L’institut natio­nal du ciné­ma fer­ma à la suite d’un incen­die, mais sur­tout en consé­quence du revi­re­ment poli­tique du gou­ver­ne­ment mozam­bi­cain, aujourd’hui tota­le­ment acquis au libé­ra­lisme. La pro­duc­tion audio­vi­suelle au Mozam­bique est aujourd’hui régie par les lois impla­cables du mar­ché mon­dial. Le ciné­ma fit place à la télé­vi­sion, non pas la télé­vi­sion rêvée par Godard mais à une télé­vi­sion com­mer­ciale for­te­ment dévo­lue à la dif­fu­sion des “tele­no­ve­las” bré­si­liennes.

Le docu­men­taire de Mar­ga­ri­ta Car­do­so est avant tout une réflexion sur les rap­ports entre le ciné­ma et la poli­tique, sur la fonc­tion du ciné­ma dans la genèse d’une iden­ti­té natio­nale, d’ordre poli­tique mais aus­si cultu­relle, au sens le plus noble du terme. Le ciné­ma de Kuxa Kane­ma était avant tout le miroir qu’une nation en for­ma­tion se ten­dait à elle-même.

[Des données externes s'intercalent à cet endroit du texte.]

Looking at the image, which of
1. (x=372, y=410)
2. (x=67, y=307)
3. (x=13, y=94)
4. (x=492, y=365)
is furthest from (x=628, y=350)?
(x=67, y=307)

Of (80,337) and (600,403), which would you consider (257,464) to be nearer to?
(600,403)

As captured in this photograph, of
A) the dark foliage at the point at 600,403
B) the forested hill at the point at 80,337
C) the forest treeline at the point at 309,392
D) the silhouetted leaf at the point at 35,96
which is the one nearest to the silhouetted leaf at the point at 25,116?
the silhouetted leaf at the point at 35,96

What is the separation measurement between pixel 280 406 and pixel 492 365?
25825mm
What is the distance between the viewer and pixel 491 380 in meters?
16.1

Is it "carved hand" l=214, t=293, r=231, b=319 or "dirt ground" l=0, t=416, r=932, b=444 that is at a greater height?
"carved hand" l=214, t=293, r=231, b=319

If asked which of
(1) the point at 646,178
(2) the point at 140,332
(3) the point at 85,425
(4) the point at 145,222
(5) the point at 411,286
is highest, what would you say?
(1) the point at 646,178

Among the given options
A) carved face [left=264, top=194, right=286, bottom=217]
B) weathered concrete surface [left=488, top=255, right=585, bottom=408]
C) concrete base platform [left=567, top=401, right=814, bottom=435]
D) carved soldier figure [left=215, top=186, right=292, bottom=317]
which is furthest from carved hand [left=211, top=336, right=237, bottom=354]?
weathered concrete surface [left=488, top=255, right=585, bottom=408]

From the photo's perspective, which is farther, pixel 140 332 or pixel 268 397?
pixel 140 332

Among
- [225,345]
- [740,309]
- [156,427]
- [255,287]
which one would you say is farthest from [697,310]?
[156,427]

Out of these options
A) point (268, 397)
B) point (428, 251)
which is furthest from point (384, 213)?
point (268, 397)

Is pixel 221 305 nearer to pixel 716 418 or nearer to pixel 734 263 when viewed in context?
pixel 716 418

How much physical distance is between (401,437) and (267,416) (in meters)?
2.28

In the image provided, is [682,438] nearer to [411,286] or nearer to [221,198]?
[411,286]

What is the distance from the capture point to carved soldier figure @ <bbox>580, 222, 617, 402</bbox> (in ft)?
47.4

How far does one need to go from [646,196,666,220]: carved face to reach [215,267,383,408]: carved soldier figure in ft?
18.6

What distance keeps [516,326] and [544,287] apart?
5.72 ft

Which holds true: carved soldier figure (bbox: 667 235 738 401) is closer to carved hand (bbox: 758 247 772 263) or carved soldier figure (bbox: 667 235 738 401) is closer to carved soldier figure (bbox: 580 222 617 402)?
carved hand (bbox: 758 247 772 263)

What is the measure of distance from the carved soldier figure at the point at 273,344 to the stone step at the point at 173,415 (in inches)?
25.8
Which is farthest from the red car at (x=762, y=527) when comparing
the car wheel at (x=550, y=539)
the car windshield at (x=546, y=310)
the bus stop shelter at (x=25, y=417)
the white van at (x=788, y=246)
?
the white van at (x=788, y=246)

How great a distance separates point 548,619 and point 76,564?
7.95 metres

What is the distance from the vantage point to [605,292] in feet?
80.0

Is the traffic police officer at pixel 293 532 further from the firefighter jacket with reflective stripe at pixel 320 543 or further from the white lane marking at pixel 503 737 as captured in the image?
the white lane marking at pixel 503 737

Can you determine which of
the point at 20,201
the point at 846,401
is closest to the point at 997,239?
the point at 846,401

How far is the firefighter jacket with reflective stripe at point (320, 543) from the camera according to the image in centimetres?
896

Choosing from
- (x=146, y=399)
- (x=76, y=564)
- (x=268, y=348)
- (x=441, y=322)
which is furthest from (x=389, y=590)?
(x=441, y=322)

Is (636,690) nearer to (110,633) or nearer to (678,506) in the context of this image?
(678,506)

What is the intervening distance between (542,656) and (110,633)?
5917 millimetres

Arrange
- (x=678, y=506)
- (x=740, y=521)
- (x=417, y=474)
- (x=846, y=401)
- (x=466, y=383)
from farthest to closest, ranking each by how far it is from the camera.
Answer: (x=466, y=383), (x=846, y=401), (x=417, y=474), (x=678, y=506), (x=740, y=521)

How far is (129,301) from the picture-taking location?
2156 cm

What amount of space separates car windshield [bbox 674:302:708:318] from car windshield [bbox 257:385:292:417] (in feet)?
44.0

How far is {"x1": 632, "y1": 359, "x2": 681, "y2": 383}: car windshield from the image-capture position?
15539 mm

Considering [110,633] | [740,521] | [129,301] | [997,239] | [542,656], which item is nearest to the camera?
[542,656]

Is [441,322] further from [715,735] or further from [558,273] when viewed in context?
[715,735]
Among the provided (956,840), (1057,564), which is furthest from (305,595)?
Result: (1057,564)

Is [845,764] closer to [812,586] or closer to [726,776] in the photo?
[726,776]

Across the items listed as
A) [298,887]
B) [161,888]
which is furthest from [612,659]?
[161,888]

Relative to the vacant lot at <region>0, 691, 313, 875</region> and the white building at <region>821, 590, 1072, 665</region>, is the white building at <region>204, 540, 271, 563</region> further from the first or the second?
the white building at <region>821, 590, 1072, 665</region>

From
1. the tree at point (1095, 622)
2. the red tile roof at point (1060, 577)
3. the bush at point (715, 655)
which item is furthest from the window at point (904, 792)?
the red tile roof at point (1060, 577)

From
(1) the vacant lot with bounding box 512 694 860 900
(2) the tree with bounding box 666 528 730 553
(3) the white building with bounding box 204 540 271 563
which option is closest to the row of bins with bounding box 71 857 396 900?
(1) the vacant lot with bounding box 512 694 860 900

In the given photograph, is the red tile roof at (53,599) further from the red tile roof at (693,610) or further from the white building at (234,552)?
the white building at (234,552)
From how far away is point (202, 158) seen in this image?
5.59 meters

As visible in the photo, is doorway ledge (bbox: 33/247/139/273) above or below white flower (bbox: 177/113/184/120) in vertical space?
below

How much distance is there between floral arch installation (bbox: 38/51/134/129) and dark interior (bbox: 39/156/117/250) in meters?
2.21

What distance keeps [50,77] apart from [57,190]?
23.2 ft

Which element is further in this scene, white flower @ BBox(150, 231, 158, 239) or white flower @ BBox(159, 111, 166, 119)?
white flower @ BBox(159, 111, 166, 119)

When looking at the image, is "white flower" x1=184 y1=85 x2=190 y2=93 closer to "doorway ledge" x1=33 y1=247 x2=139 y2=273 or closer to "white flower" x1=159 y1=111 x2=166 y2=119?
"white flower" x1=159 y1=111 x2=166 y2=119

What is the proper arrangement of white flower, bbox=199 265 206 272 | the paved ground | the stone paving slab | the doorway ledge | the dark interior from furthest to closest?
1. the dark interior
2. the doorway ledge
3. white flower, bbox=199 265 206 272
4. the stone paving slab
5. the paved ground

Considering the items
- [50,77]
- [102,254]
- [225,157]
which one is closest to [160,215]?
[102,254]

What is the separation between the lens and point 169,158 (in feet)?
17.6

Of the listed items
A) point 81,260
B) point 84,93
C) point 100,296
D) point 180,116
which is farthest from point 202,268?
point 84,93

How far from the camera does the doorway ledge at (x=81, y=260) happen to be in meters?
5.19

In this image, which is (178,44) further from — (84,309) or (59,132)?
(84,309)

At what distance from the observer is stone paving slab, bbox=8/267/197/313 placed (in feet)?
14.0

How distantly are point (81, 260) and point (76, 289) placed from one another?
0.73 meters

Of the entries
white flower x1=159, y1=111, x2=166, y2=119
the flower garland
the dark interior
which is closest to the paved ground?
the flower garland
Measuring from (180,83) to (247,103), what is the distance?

Le peuple affer­mis­sait sa conscience à tra­vers sa propre repré­sen­ta­tion ciné­ma­to­gra­phique, se voyait comme enti­té poli­tique dans l’image récur­rente des ras­sem­ble­ments popu­laires, autour de cette figure inten­sé­ment cha­ris­ma­tique de Samo­ra Machel. De ces mil­liers de bobines, dont la valeur his­to­rique est ines­ti­mable, peu res­tèrent indemnes des aléas du temps : aux ravages du feu s’ajoute la dégra­da­tion lente due aux lamen­tables condi­tions de conser­va­tion. Sou­hai­tons que l’oeuvre de Mar­ga­ri­ta Car­do­so contri­bue à faire prendre conscience de l’urgence de sau­ver ces archives his­to­riques.